Na tendência a criminalizar o
aborto, a fazer retroceder as conquistas das minorias sexuais, na
mistura entre religião e política,
na defesa intransigente da posse
de armas, na suspensão de garantias de defesa aos suspeitos de terrorismo, na intolerância com os
dissidentes, na colaboração e na
cumplicidade da imprensa.
Será ainda preciso lembrar a
oposição ao Protocolo de Kyoto, o
abandono da causa ambientalista? A lista é interminável, mas os
exemplos bastam para mostrar
que é um problema de sociedade,
de mudança cultural, que mergulha muito mais fundo do que a
mera disputa Bush-Kerry.
A chegada ao poder do segundo
Bush, em 2000, é conseqüência,
não causa dessa mudança, embora a tenha agravado, com a ajuda
do trauma provocado pelos atentados do 11 de Setembro.

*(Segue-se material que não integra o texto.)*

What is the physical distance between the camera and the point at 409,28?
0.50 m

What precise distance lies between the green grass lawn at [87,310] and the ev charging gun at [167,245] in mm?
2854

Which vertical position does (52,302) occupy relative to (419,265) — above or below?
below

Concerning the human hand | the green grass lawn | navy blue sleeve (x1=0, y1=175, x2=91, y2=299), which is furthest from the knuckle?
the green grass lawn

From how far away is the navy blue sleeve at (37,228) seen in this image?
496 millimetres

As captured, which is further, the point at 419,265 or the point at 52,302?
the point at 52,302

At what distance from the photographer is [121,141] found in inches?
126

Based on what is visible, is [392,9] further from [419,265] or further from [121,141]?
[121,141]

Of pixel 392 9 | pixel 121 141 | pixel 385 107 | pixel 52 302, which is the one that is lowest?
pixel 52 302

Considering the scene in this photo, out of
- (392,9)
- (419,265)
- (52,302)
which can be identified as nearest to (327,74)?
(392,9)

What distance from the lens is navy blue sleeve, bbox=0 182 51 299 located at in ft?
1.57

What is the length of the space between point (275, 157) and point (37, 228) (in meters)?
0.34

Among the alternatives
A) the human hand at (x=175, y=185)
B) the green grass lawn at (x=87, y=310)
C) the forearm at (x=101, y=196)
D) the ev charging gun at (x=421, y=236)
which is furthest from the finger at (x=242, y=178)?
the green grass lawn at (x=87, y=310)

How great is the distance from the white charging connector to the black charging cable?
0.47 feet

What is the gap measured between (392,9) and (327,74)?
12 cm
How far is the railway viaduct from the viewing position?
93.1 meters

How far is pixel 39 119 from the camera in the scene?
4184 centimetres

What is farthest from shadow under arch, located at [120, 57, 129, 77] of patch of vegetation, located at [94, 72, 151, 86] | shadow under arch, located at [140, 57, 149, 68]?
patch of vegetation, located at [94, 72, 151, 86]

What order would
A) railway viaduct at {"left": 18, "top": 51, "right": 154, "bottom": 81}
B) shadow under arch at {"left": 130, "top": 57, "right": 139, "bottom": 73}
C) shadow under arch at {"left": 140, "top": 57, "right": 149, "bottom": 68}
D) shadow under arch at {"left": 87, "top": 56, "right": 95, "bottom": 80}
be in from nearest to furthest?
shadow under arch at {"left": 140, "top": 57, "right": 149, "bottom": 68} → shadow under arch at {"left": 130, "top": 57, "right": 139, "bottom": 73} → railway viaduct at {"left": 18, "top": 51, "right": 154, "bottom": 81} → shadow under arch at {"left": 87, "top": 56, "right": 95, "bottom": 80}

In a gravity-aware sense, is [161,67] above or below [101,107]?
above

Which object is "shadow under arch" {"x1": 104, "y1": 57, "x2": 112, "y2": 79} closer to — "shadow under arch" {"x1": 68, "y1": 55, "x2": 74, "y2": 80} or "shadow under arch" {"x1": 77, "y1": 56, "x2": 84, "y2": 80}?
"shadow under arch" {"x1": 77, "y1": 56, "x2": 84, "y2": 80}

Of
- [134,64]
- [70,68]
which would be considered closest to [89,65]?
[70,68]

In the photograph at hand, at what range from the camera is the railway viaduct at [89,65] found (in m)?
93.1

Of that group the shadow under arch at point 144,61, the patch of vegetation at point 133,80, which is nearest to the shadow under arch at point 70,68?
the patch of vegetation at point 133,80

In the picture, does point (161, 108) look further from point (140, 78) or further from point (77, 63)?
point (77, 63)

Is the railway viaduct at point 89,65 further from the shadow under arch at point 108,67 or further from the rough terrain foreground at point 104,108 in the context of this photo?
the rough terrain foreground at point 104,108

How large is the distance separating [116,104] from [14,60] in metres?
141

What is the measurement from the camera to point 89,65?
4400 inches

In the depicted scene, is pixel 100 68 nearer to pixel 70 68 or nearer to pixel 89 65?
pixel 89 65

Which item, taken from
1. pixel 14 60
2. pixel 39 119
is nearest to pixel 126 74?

Uma eventual derrota do presidente teria atenuado a tendência
e modificado o estilo, mas não a
alteraria em substância. Se quisermos evitar ilusões, precisamos
entender por que os americanos
preferem governos ásperos, o que
exige reconhecer, gostemos ou
não, que, ao menos por ora, a direita política e cultural é hegemônica na única superpotência do
mundo.
Rubens Ricupero, 67, foi secretário-geral da Unctad (Conferência das Nações
Unidas sobre Comércio e Desenvolvimento) e ministro da Fazenda (governo
Itamar Franco).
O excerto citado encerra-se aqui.